為替変動リスクの回避などで海外の生産拠点づくりを急ぐマツダ(本社・広島県安芸郡、小飼雅道社長)が、メキシコで乗用車を現地生産する新しい工場を本格稼働させた。北米での新工場のオープンは、1987年の米国ミシガン州のフラットロック工場以来27年ぶり。メキシコ進出は2004年12月のマツダ車販売に端を発するが、生産事業に乗り出すのは初めてである。
同社のメキシコ新工場は、マツダが70%、住友商事が30%を出資。2011年9月には合弁生産拠点「MMVO(Mazda de Mexico Vehicle Operation)」を設立した。投資総額は7億7000万ドル(約790億円)で、中心都市メキシコシティから北西に約250キロメートル、ユネスコ世界遺産に登録された歴史的な市街地と豊かな銀山で知られるグアナファト州のサラマンカ市に建設。約256ヘクタールの広大な敷地は、海抜2000メートルの雨季がほとんどなく乾いた高原台地にあり、かつてはトウモロコシ栽培などの畑地だった。
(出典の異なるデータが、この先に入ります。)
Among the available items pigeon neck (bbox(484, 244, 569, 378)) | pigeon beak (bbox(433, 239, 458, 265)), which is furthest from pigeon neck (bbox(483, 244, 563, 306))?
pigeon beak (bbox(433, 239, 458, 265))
現在は生産ラインを直線配置した最新鋭の車両組み立て工場をはじめ、今年秋に稼動する予定のエンジン機械加工工場の建屋が横に長くのびる。
また、日系の部品メーカーが集積するサプライヤーパークのほか、地域社会との交流をはかるサッカー場などの多目的スポーツ施設やブランド発信の役割を担うミュージアムなども併設している。北米大陸を縦断する鉄道の引き込み線も備えており、工場から搬出された完成車は直接貨物列車に積み込まれて、米国の各地に輸送される。
2月下旬、マツダの世界戦略小型車「マツダ3(日本名アクセラ)」の本格量産を開始したばかりのメキシコの新工場では、グローバル生産拠点の誕生を祝う開所式が盛大に行われた。セレモニーには、メキシコのエンリケ・ペーニャ・ニエト大統領をはじめ、経済大臣、地元のグラナファト州知事、目賀田周一郎・駐メキシコ特命全権大使らを来賓として迎え、日本から山内孝・マツダ会長、中村邦晴・住友商事社長のほか、取引先の関係者、現地で働く従業員の代表など約600人が出席した。
冒頭挨拶に立ったマツダの山内会長は「この新工場には3つの大きな使命がある。第1にメキシコの『良き企業市民』になること。第2にマツダが社運を賭けた構造改革の中で、最も重要なグローバル戦略拠点となること。そして、第3にマツダが誇る新世代技術『SKYACTIV』を世界に広めること」などと述べた。山内会長の背広の襟には昨年4月、メキシコ大統領から授与された「アギラ・アステカ勲章」がまぶしく輝いていた。ちなみに、この勲章はメキシコ政府が経済発展や友好親善に尽力した外国人に授与する最高位の勲章で、日本ではJICA特別顧問の緒方貞子さんも受賞している。